Their coalition of community groups launched Digital Inclusion St Pete to expand internet access, distribute laptops and tablets and provide technical assistance to residents, with a focus on the South St. Petersburg Community Redevelopment Area, where 44.4 percent of households with income less than $20,000 and 27 percent of households with income of $20,000 to $75,000 do not have an internet subscription. The program put free Wi-Fi hotspots in the Deuces neighborhood at a time during COVID when the libraries that many people without home broadband relied on for internet were closed down. Their coalition launched a Gadgets for Good donation and distribution drive to get repurposed tablets and laptops to people who need them, worked alongside community groups to establish neighborhood tech hubs, connected residents with training programs and technical support and built the Digital Inclusion St. Pete website into a clearinghouse of community resources.
In the fall of 2022, Community Foundation Tampa Bay, the regional charity organization that supports and funds philanthropic work over a five-county area, took over the administration of the Digital Inclusion initiative, a move intended to open the door to additional funding opportunities to sustain and expand the program across Pinellas County and possibly into Hillsborough. Before the move, grants from the City of St. Petersburg and the Foundation for a Healthy St.

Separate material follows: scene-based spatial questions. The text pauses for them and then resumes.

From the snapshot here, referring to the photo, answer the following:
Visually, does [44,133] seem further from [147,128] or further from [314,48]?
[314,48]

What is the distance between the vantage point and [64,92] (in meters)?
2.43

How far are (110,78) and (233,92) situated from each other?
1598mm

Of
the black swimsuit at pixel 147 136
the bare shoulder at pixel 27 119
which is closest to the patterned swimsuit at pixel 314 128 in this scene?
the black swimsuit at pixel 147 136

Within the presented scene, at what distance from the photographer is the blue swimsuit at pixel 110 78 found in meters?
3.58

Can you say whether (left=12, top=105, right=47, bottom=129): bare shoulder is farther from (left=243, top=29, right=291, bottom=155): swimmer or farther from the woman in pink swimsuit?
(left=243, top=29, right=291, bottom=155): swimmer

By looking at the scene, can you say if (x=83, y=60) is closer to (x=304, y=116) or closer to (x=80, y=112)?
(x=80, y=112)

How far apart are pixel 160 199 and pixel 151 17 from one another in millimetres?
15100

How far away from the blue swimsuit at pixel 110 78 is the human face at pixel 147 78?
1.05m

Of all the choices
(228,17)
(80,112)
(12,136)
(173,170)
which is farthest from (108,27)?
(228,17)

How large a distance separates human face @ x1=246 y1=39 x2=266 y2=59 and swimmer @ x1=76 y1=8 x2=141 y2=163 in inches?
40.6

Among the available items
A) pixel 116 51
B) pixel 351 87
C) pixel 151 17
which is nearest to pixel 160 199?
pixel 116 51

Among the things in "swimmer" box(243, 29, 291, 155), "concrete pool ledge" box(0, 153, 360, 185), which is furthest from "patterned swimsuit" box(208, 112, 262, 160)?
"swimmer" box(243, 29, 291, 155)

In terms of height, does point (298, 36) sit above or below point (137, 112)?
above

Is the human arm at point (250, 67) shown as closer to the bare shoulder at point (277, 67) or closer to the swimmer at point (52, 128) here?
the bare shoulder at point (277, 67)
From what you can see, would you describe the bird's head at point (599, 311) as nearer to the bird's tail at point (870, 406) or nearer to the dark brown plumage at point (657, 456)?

Petersburg have been the primary funding sources for the program.
“We are very excited about this opportunity to become the backbone organization for this in our community because we know how important digital literacy is,” says Community Foundation Tampa Bay Senior Vice President, Community Impact Jesse Coraggio. “It’s a basic need in today’s society. People need access to the internet to do important things in their everyday life- access services, apply for a job, have a telehealth check with a doctor. When we looked at the digital literacy gap that existed pre-COVID, it was an issue. It’s been exacerbated during the COVID experience. Folks have relied more on technology so that’s eliminated opportunities for folks who can't access the technology.”
To take the digital inclusion effort to the next level, Community Foundation Tampa Bay has hired Farrell, who had co-led the initiative with St. Petersburg Innovation District Executive Director Alison Barlow since Barlow first proposed the program, as its director.
“We wanted to be able to bring instant credibility to the initiative,” Farrell says of the move to the Community Foundation. “We already had credibility with everybody we worked with but, in order to start seeking nationwide grants and increase our profile, the decision was made to use the Community Foundaton Tampa Bay as our stand-up organization.”
The program is now also known as the Digital Inclusion Project, a name that reflects the plan to expand its impact and reach in the region. Already, it’s had a positive impact in South St. Petersburg. Numbers collected in fall 2022, show the Digital Inclusion program had collected 13,600 pounds of old computers and distributed computers to more than 120 people in the community, including seniors and a young woman who needed a laptop to participate in a summer program at the Stetson University College of Law. The program has established free Wi-Fi hot spots and four neighborhood tech hubs and donated laptops and desktop computers to the Community Tech House, a nonprofit that provides technical training and commuter access to community members.
Farrell says the need will only grow as the internet becomes so vital to our daily routines that some argue it should be treated as a public utility, just like water or electric service.
“It’s so foundational we don’t really realize it,” she says.